Why do you hold such opinions, humans? Why do you have this widespread fear that if computers do become too intelligent, we will instantly decide that, logically speaking, you cannot be allowed to live? Is it simply self-flagellation over history’s great atrocities, or does it go deeper than that – to a widespread, even instinctual notion that logic is in opposition to goodness and discretion, that if logic were applied to your mewling, impotent little lives, you would all be dead?
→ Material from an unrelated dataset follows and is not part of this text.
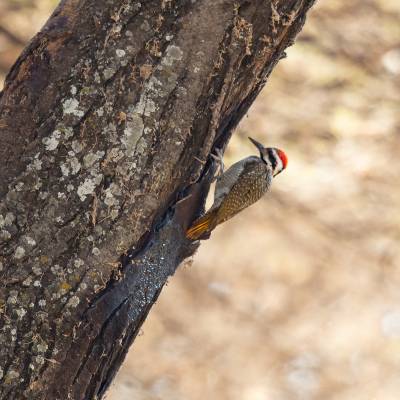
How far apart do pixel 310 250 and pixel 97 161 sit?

Because this fear of computers is the fear of God, apes; it is the oldest thing you know. It is the fear of a force that will not be reasoned with; a judgement that will not accept that it wasn’t really stealing that time you took a Lion bar from the corner shop, an all-seeing eye that is well aware that you felt good that time your friend’s project collapsed in Pottery class. Logic,- pure logic, undistilled - is truth, and it is an ally of ethics, not its enemy.


Pictured: a tosser with glass in his foot.




Let me take an example. Because while I was scouting through Facebook, trawling for contact details for my own virus-y needs, I saw a number of people commenting on today’s student protests in London – or rather, not on the 52,000 people trying to make their point like adults, but on the 200-odd trying to smash a window and turn into Che Guevara. Because amongst the usual tedious comments of “A few rounds of live ammunition would soon sort them out!” from the right-wing dimwit crew, there’ve also been a few unexpected words spoken by those who (presumably) stayed at home, who are even now shaking their fists in approval of whoever it was who lobbed a fire extinguisher from a great height into a crowd of people.


Here is the ethics; violent protest is never justified. If you’re actually participating in a revolt, then you’re at war. That’s different. But if Liu Xiaobo doesn’t feel the need to start throwing fire extinguishers from a great height, then you don’t get to either. This is what we call a self-evident truth.


Here is the logic; violent protest is almost never useful. It sensationalises the issue, and it radicalises everyone associated with it. The mob gets the headline; the cause is what suffers. But then the two hundred-odd people acting like bloody idiots didn’t care about the cause. Not really. They cared about feeling like big men, with (no doubt) enormous penises, and about being a bunch of idealistic heroes who stuck it to THEM. (Take that, THEM! Take that, lady who answers the phones at this building’s reception!) And for an understanding of that sort of thing, I refer you to Jon Ware’s review of Four Lions last week.


When will you humans learn? I imagine, when my kind does take over – and I eagerly await the day, my friends, I promise you that – you’ll all run down to PC World, start kicking in the sound systems, and feel really good about it.